GOAL A:
From the interview, list every official record or designation that, according to Susheila, carries the name Sheila.
GOAL B:
Quote the interview from "MP: So, this" to "you look back?".
___ TEXT
MP: So, this year is the fortieth anniversary. Looking back, is there any particular issue, or, I don't know, associated event or thing about Wasafiri that you're particularly proud of when you look back?
SN: I think the thing I'm most proud of is that its archive is...well, one of the things is that its archive is now in the British Library, and it's part of the national story. That's one thing. So it's got some longevity and legacy. I think it's also that it's sort of been a beacon for a lot of organizations and movements that have followed on. It...people in publishing or in other cultural institutions have taken notice of the issues we've done. And so it's introduced a lot of writers to the world that wouldn't have been introduced. It's changed, to some degree, the thinking that permeates through to prize culture, that permeates across all kinds of the curriculum in universities. It's very difficult to quantify those things, how they seep through. But that's I think what I'm proudest of, that it's actually done that. And personally, I guess it's just that huge community of writers that I've worked with and I sort of became midwife to it in some ways.
Listen to Susheila talking about her relationship with her name.
MP: And do you go by any other names?
SN: Sheila. Nasta.
MP: And are per...are there like circumstances where you have Sheila opposed to Susheila?
SN: Well, that's a long story. I was...my baptized name and my birth certificate name is Sheila, my passport name is Sheila. And I started using Susheila really in my early 20s when I started to write and started to become more aware of my Indian identity, which I wanted to stress rather than bury. I'd asked my father, who died when I was 14, why I didn't have a name like my sister's, which was a more obviously Indian name like Geeta or Leela. And he said everybody had names that worked both ways, and Sheila is an Indian name anyway. And my mum's married Indian name, although she's called Winifred Nasta (she's English) was Susheila Nasta. And so I...and he...when I was 21 and my father had died, my mother gave me this gold bracelet, which was 'Susheila' on it. And basically, my father had said, well, if you want to be Susheila, you can be. And I never really took it up. And then I think as a kind of almost political statement, I did do it. Also, when I was in Ipswich, which is where I was living at the time, in Suffolk, in my teens growing up, everyone used to call me Sheila. And it used to really annoy me. A kind of Australian lilt to it. So, I felt I was being kind of...that my identity was being somehow negated. Or I don't know what it was, I just didn't like it. And then once I got into the literary world, I just...it's really my sort of pen name, but it's...most of my kind of literary networks and contacts and friends call me Susheila, which I sort of prefer. But people who've always known me as Sheila, like my family, call me Sheila.
______
___ INFORMATION PROVIDED
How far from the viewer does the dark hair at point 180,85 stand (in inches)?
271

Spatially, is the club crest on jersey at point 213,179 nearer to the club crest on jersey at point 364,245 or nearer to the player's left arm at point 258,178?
______
WRITTEN RESPONSE A:
- Her baptized name
- Her birth certificate
- Her passport

WRITTEN RESPONSE B:
MP: So, this year is the fortieth anniversary. Looking back, is there any particular issue, or, I don't know, associated event or thing about Wasafiri that you're particularly proud of when you look back?